Your every day grocery store bread tastes about the same after being frozen, and eaten later on. I know at my parent's place, my mom usually has 5 or 6 in the freezer, because she lives outside of town, so it makes more sense to stock up. I live in the city, by myself, so sometimes I'll buy a loaf, make some sandwiches, and toss the rest in the fridge. I don't mind it a little cold, and it doesn't go moldy before I'm able to eat the rest. If I buy fresh bread from the bakery or market, I just eat the entire thing within a day or two because it's delicious, and freezing would be a sin.
If you were really poor, a bread machine is probably the easiest & cheapest way to make bread. It comes out to be around 25 cents a loaf, and you can control how much you want to make per batch. You only really need yeast and flour. However, the $25 bread machine is a small investment required.
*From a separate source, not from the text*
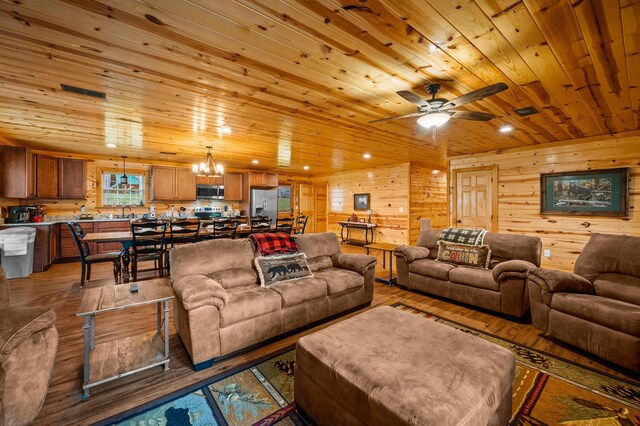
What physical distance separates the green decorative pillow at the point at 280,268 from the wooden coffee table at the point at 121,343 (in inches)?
35.1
Wouldn't making it by hand and throwing it in an oven be cheaper?
Although it depends on your oven if gas or electric, your time and effort, how much power a bread machine uses. The oven makes bread far better than a bread machine but a bread machine is better than mass produced, sliced, preservative laden white bread.
But you could time it so the bread is baked when the oven is used for cooking supper.
A toaster oven with small bread pans also works great and is more versatile for about $10 more. Among other things I made sweetbread this way for several months when I was in college using instant pancake mix mixed with cracked wheat.
Making your bread by hand is cheaper. And I'd drop the yeast. Just do your own wild-caught sourdough. (You do need salt, however. Bread without salt doesn't really work. And water.)
If you're only optimising for cost, sure. If you're also optimising for effort, yeast is a no-brainer.
The machine is useful if you're not good at/willing to/able to plan a bit. You have to do a number of steps on a schedule when baking by hand, there's only one to worry about with a machine.
I do that anyway even for a single loaf of bread since I hate dry, stale bread. The freezer keeps it fresh and to make toast just throw the frozen slices into a toaster, no need to thaw first.
Yea--I grew up in the "if you want something to eat learn
how to cook Dude". Plus, my girlfriends we so terrible(I think they were rebelling, or though it was cute?)
at cooking. One of the first things I learned how to
make was bread, but it always came out terrible, except pizza dough. I have perfected rice with a steamer though.
Rice is cheap if you are strapped.
Very true. We don't eat enough bread to keep the loaf fresh for its lifetime, and we are then left with chucking bread out.
Instead, we split the loaf and use slices as necessary.
Freeze it, then after a bit of experimentation, you can find the perfect toaster setting to defrost it (and even have it warm) without toasting it. I do it all the time.
What really annoys me is that it's possible to make bread that lasts for >30 days, but they don't due to people's stupid phobias of food treatments. Before I started freezing it all the time, I used to waste so much from it going mouldy, so I'd bet many people still do.